— GIVEN DATA —
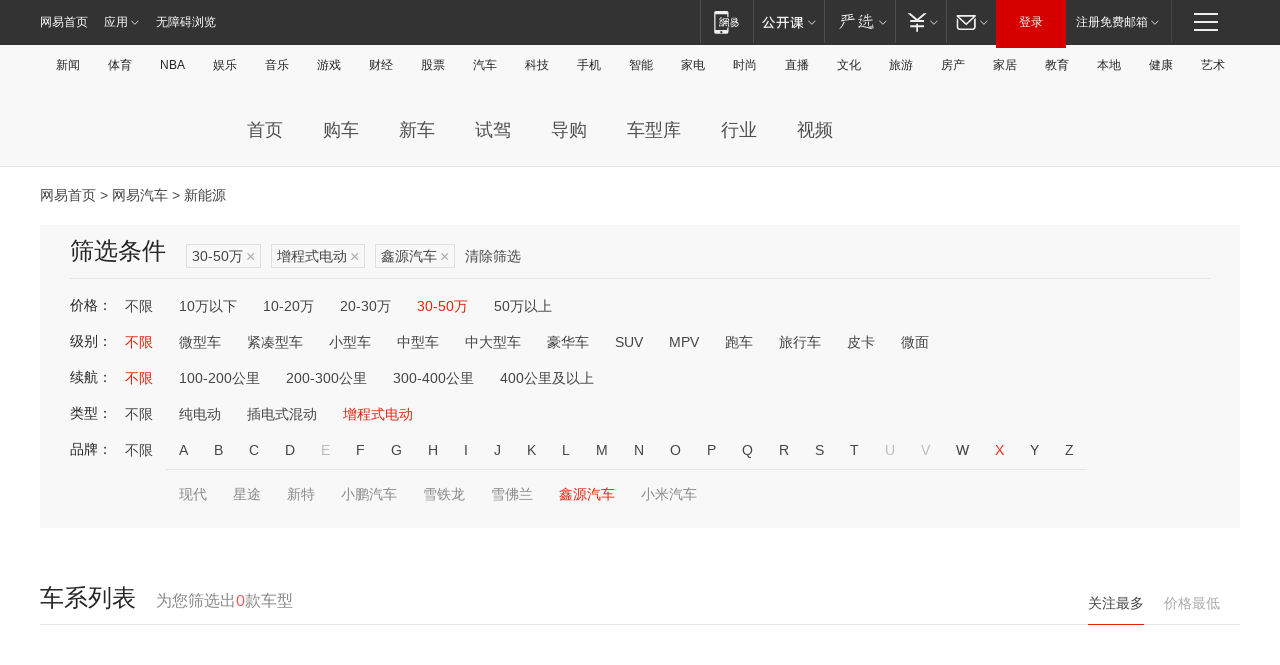

--- FILE ---
content_type: text/html;charset=GBK
request_url: http://product.auto.163.com/energy_api/getEnergySeriesList.action?callback=jQuery172023766308302591233_1769624213450&price=30-50&type=&duration=0-5000&energy=zcse&brandName=19302&orderType=0&size=20&page=1&_=1769624214781
body_size: 332
content:
jQuery172023766308302591233_1769624213450({"total":0,"statusDesc":"","pageTotal":0,"statusValue":"","count":0,"pageSize":0,"page":0,"params":{"brandName":"19302","duration":"0-5000","energy":"zcse","order":["heat_value desc"],"orderType":0,"price":"30-50","query":["newpower:true","price_min:[30 TO 50]","dongli:增程式电动","duration_max:[0 TO 5000]","brand_name:鑫源汽车","brand_id:19302"],"type":""},"statusCode":"000"})

--- FILE ---
content_type: text/html;charset=GBK
request_url: http://product.auto.163.com/energy_api/getEnergySeriesList.action?callback=jQuery172023766308302591233_1769624213451&price=30-50&type=&duration=0-5000&energy=zcse&brandName=19302&orderType=1&size=20&page=1&_=1769624214782
body_size: 328
content:
jQuery172023766308302591233_1769624213451({"total":0,"statusDesc":"","pageTotal":0,"statusValue":"","count":0,"pageSize":0,"page":0,"params":{"brandName":"19302","duration":"0-5000","energy":"zcse","order":["price_min asc"],"orderType":1,"price":"30-50","query":["newpower:true","price_min:[30 TO 50]","dongli:增程式电动","duration_max:[0 TO 5000]","brand_name:鑫源汽车","brand_id:19302"],"type":""},"statusCode":"000"})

— WORK ORDER —
Scan the data, and report each line that uses the word "statusValue".

— SOLUTION TO THIS EXERCISE —
jQuery172023766308302591233_1769624213450({"total":0,"statusDesc":"","pageTotal":0,"statusValue":"","count":0,"pageSize":0,"page":0,"params":{"brandName":"19302","duration":"0-5000","energy":"zcse","order":["heat_value desc"],"orderType":0,"price":"30-50","query":["newpower:true","price_min:[30 TO 50]","dongli:增程式电动","duration_max:[0 TO 5000]","brand_name:鑫源汽车","brand_id:19302"],"type":""},"statusCode":"000"})
jQuery172023766308302591233_1769624213451({"total":0,"statusDesc":"","pageTotal":0,"statusValue":"","count":0,"pageSize":0,"page":0,"params":{"brandName":"19302","duration":"0-5000","energy":"zcse","order":["price_min asc"],"orderType":1,"price":"30-50","query":["newpower:true","price_min:[30 TO 50]","dongli:增程式电动","duration_max:[0 TO 5000]","brand_name:鑫源汽车","brand_id:19302"],"type":""},"statusCode":"000"})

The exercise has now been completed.